• **Exercise details**: When you return the data, keep every word exact and include none of the images.
[[ Data extract, beginning ]]
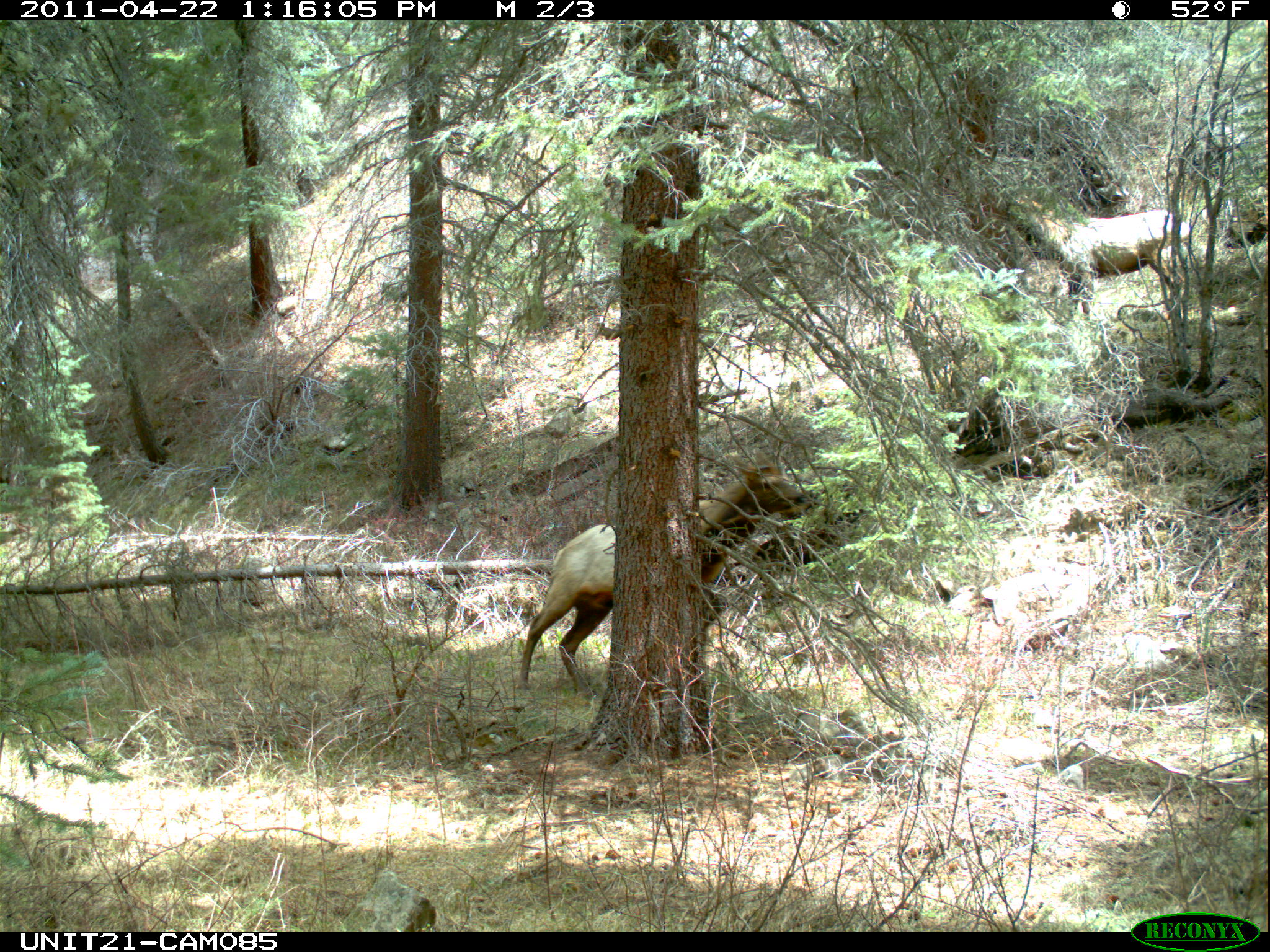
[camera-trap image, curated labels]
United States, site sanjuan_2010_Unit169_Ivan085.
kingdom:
[[ Data extract, end ]]
• **Response for this exercise**:
[camera-trap image, curated labels]
United States, site sanjuan_2010_Unit169_Ivan085.
kingdom:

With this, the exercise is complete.